Friend of Fringe Finance Lawrence Lepard released his most recent investor letter a few days ago with his updated take on the seismic changes occurring in monetary policy globally as a result of the Russia/Ukraine conflict.
He takes us through history as to how this landscape has changed in the past, and what could be coming in years ahead.
Larry had joined me for several interviews last year and I believe him to truly be one of the muted voices that the investing community would be better off for considering. He’s the type of voice that gets little coverage in the mainstream media, which, in my opinion, makes him someone worth listening to twice as closely.
Larry was kind enough to allow me to share his most recent thoughts. Part 1 is below, where he lays out his case for massive upside in gold, and Part 2 will be published later this week.
Reviewing the history and structure of the world monetary system is instructive given recent political developments with the kinetic war launched by Russia in the Ukraine. It can help us as we try to determine what happens next (Many of you know this, but allow us to review).
Bretton Woods I: 1944-1960s Period
Toward the end of World War II, in July 19441, the leaders of the free world convened a monetary conference in Bretton Woods, NH to establish the rules for a post war monetary system. This is now referred to as Bretton Woods I.
At this conference, the US Dollar was made the international reserve currency for the world financial system. The dollar would be backed by gold and could be exchanged for bullion at the price of $35 per ounce. (US citizens did not have that exchange privilege due to Roosevelt’s 1933 Executive Order 6102, which made it illegal for US citizens to own gold; this was repealed in 1975).

#### Entries shown

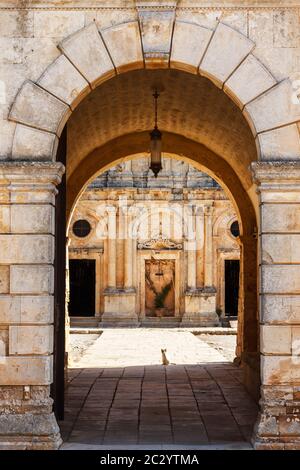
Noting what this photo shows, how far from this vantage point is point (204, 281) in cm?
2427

...

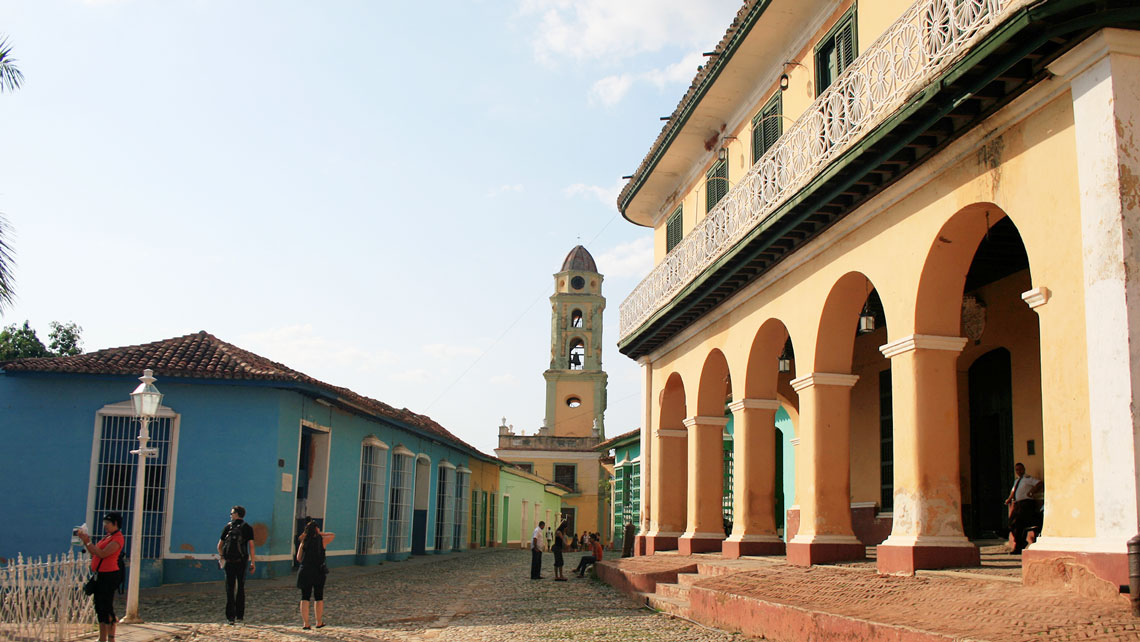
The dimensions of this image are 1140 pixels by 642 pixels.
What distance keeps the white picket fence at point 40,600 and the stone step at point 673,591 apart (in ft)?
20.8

#### To be done
1/ According to the monetary history text, at what price per ounce could the dollar be exchanged for bullion under Bretton Woods I?
2/ Reproduce everything in the monetary history text from "Larry was kind" down to "later this week.".

#### Outputs for the tasks
1/ $35 per ounce.

2/
Larry was kind enough to allow me to share his most recent thoughts. Part 1 is below, where he lays out his case for massive upside in gold, and Part 2 will be published later this week.